Purchasing the former T's at East Main and Second streets also preserved the decor that interior designer Julie O'Dwyer dreamed up. After closing the doors last winter, T's co-owner Tika Squires courted O'Dwyer to take over.

"She established a great vibe and a great feel and a great reputation," O'Dwyer said.

Playing on the eatery's previous name, Rosewood and O'Dwyer are plying the palate with petite portions and coy cocktails. They also recast Tease as a nightlife venue in hopes of attracting more locals.
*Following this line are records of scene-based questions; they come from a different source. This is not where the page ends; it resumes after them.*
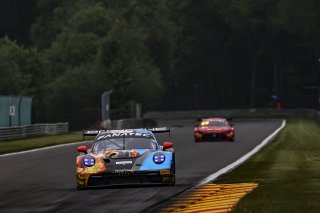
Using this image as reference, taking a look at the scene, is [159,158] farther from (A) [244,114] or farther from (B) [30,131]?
(A) [244,114]

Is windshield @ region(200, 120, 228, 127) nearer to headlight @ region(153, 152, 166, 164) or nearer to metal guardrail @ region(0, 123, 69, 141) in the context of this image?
metal guardrail @ region(0, 123, 69, 141)

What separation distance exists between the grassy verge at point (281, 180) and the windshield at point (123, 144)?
1.70m

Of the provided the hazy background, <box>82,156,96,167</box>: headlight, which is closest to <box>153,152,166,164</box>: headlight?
<box>82,156,96,167</box>: headlight

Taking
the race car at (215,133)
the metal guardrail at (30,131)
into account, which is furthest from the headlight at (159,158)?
the metal guardrail at (30,131)

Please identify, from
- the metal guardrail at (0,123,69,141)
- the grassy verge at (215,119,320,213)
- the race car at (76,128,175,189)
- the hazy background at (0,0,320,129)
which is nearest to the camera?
the grassy verge at (215,119,320,213)

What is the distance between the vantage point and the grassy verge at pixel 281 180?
14.1 m

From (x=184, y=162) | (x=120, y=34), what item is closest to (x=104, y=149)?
(x=184, y=162)

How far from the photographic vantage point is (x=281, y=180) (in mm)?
19766

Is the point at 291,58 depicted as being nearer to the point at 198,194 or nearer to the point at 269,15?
the point at 269,15

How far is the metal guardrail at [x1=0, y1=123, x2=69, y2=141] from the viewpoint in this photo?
4975cm

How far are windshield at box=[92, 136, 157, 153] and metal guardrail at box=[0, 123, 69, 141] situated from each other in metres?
29.2

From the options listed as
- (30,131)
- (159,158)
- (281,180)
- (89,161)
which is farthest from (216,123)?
(89,161)

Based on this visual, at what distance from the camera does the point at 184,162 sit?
1136 inches

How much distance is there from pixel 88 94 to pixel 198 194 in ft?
281
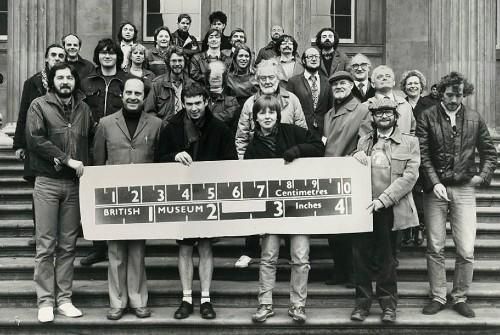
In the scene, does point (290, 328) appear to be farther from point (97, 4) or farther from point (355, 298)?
point (97, 4)

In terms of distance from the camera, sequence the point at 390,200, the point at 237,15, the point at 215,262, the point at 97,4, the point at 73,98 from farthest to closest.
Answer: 1. the point at 97,4
2. the point at 237,15
3. the point at 215,262
4. the point at 73,98
5. the point at 390,200

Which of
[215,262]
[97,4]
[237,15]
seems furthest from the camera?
[97,4]

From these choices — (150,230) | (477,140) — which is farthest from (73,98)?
(477,140)

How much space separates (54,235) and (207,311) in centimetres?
175

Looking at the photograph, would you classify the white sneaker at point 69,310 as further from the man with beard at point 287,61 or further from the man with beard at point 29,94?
the man with beard at point 287,61

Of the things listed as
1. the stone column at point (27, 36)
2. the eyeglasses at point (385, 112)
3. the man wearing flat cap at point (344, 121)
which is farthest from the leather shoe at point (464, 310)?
the stone column at point (27, 36)

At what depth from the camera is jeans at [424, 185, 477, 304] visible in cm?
668

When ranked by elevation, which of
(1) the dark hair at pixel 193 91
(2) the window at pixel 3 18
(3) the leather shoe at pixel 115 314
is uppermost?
(2) the window at pixel 3 18

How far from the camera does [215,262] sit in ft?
25.5

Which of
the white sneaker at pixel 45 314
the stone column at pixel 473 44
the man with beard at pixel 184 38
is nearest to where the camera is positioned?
the white sneaker at pixel 45 314

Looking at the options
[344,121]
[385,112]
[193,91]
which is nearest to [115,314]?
[193,91]

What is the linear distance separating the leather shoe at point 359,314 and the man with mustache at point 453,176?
0.73m

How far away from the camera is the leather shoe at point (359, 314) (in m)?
6.42

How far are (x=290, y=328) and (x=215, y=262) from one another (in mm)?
1602
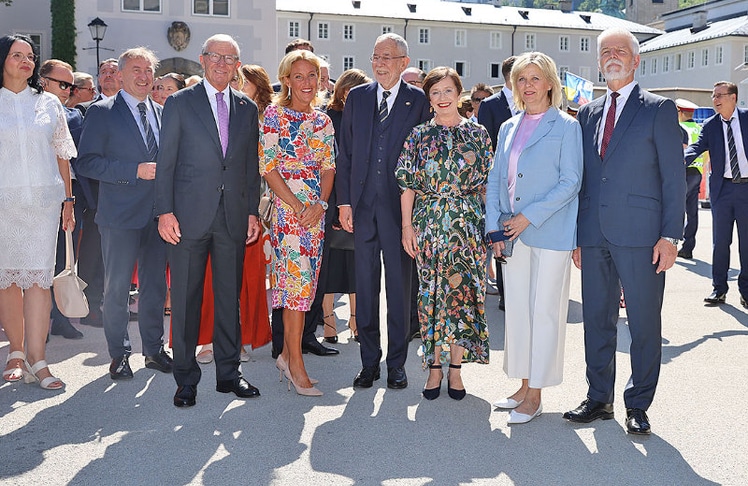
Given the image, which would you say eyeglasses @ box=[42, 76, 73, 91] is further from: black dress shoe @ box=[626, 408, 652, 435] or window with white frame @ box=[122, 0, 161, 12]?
window with white frame @ box=[122, 0, 161, 12]

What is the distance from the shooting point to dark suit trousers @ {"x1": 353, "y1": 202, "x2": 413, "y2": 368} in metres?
5.84

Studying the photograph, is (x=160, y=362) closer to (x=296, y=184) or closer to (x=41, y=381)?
(x=41, y=381)

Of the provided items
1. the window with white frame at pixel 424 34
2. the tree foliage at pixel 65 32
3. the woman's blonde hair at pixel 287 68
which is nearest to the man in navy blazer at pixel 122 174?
the woman's blonde hair at pixel 287 68

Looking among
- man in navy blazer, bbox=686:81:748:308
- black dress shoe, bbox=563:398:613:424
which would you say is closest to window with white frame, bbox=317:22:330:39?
man in navy blazer, bbox=686:81:748:308

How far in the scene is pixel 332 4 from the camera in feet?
213

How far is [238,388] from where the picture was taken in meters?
5.65

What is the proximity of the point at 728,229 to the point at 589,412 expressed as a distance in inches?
200

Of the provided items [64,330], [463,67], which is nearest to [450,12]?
[463,67]

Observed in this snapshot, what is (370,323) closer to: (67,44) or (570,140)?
(570,140)

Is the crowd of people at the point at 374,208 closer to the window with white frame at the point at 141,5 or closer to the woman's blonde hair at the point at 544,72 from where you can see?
the woman's blonde hair at the point at 544,72

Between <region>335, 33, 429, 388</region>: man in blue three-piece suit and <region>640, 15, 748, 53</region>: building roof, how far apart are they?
60317mm

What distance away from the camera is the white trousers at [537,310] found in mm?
5082

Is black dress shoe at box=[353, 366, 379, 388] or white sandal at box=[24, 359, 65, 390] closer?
white sandal at box=[24, 359, 65, 390]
Tonight's "grand re-opening" will host the Flat Five String Band and woo diners with a few complimentary tidbits to accompany its regular menu served from 5 to 9 p.m.

Considering numerous parties last week received an e-mail invitation to Tease, I expected to wait for a table when my friend and I arrived — on First Friday, no less — without a reservation. But the restaurant was nearly empty, and the staff graciously seated us.
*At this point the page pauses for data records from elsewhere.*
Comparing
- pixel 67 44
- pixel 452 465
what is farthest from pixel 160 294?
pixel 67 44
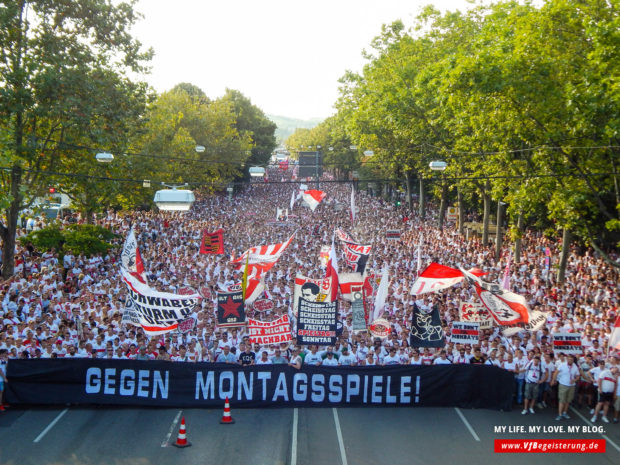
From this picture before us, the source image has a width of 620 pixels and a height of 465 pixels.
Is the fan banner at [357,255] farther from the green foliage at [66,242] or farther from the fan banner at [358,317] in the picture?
the green foliage at [66,242]

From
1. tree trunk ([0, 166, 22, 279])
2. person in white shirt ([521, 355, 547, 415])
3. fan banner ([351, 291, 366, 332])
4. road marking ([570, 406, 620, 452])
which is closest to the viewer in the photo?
road marking ([570, 406, 620, 452])

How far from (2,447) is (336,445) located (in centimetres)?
640

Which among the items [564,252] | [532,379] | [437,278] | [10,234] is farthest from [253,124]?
[532,379]

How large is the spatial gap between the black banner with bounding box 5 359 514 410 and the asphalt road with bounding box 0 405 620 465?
0.80 ft

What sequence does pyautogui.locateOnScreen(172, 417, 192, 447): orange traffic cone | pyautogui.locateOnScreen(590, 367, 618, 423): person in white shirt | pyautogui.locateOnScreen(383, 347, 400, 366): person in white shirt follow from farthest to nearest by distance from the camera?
1. pyautogui.locateOnScreen(383, 347, 400, 366): person in white shirt
2. pyautogui.locateOnScreen(590, 367, 618, 423): person in white shirt
3. pyautogui.locateOnScreen(172, 417, 192, 447): orange traffic cone

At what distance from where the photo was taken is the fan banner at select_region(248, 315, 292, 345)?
47.5ft

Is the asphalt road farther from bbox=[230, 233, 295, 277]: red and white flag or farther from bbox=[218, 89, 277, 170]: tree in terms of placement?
bbox=[218, 89, 277, 170]: tree

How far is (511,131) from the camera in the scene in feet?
74.0

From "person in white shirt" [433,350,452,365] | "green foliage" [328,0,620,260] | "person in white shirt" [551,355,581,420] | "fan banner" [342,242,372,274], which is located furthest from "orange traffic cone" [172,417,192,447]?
"green foliage" [328,0,620,260]

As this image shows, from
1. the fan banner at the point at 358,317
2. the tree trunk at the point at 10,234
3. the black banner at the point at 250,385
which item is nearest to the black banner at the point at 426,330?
the black banner at the point at 250,385

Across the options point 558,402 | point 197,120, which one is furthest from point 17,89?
point 197,120

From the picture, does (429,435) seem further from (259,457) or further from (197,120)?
(197,120)

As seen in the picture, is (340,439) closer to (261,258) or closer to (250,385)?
(250,385)

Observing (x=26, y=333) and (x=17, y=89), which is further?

By 9 p.m., the place had filled up in anticipation of One Horse Shy. We moved to plush chairs farther away from the speakers and spent an hour listening to the Ashland band's original country tunes and riffs on a few classics. My friend commented that Tease did an exceptional job of making customers feel at home even if they ordered just a drink or an appetizer while taking in the show. Guests who arrived after the dinner hour were charged a $3 cover.
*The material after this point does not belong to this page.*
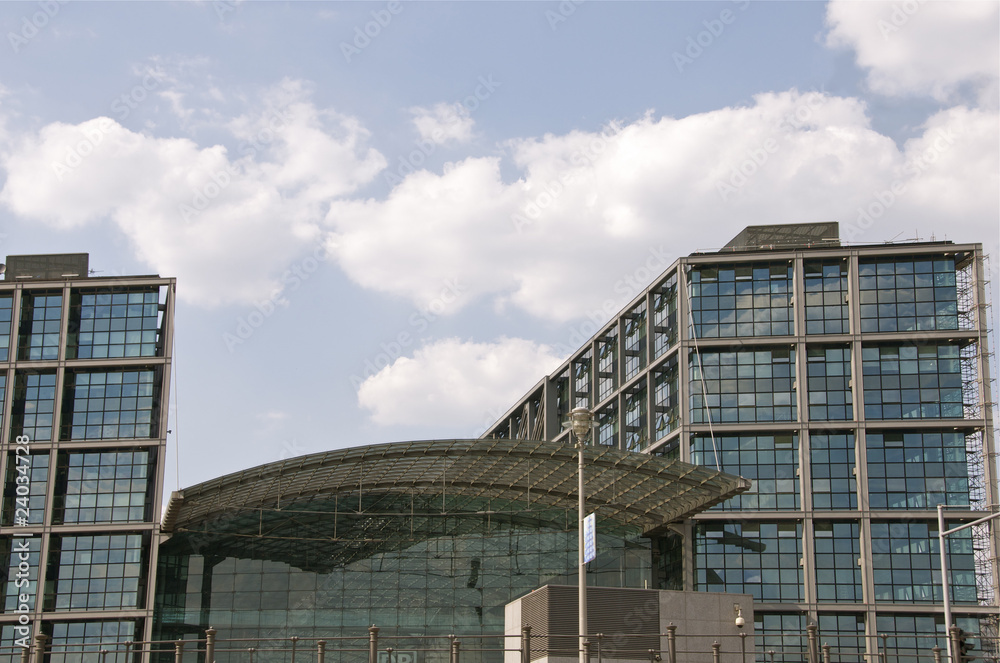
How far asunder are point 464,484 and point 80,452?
1828cm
The butternut squash spring rolls ($6), we agreed, warrant a trip back any time. Stuffed with squash, spinach and hazelnuts, these were an obvious choice as appetizer, along with the Pangea cocktail, combining vodka, blood orange juice, lemon juice and rosewater. Presented with a pink rose petal floating on top, the drink smelled divine but could have been a little sweeter for my tastes.

We also selected the goat cheese croquettes with sugar-frosted grapes ($7) from the menu's "Teases" heading. Liberally flavored with herbs, the croquettes' warm, rich filling defied their plain exteriors.

Guessing that paying double the price of other menu items might portend double the portions, we ordered phyllo-wrapped halibut ($15) and duck risotto ($13). In contrast to the two previous "very small plates" — or so my friend said — these were more appropriate as entrees.

While the halibut was perfectly cooked, and the duck was seared medium-rare, the breast's end slices were a little tough. That didn't keep me from enjoying the risotto, though, which had absorbed the duck's juices.

With plenty of room for dessert, we ordered both featured that evening — chocolate mousse and lavender bread pudding ($5 each). Garnished with sugar spires and pinwheels of Asian pear, the plating of each was impeccable. More of a ganache than airy mousse, the Cointreau-flavored chocolate creation outshone the pudding, which could have comprised a little more custard.

Based on Rosewood's explanation of Tease's cuisine, our dishes must have been conceived by chef Trey Hansen, who's cooked Pacific Northwest and French fare at 38 Central, The Jacksonville Inn and Cafe Dejeuner.

Rosewood's flair for fusing African, Asian and other ethnic foods will be more apparent in coming weeks, he said, with the addition of boar and alligator to the menu. Portions likely will be resized and prices restructured, he added.

Dishes also will reflect the seasonal availability of ingredients and will even take the form of farmers market specials, available every Tuesday, O'Dwyer said. Monthly fixed-course dinners pairing wine and spirits soon will follow.

Also on Tease's ambitious schedule is live entertainment most nights of the week. The lineup is posted at on its Web site, teaserestaurant.net.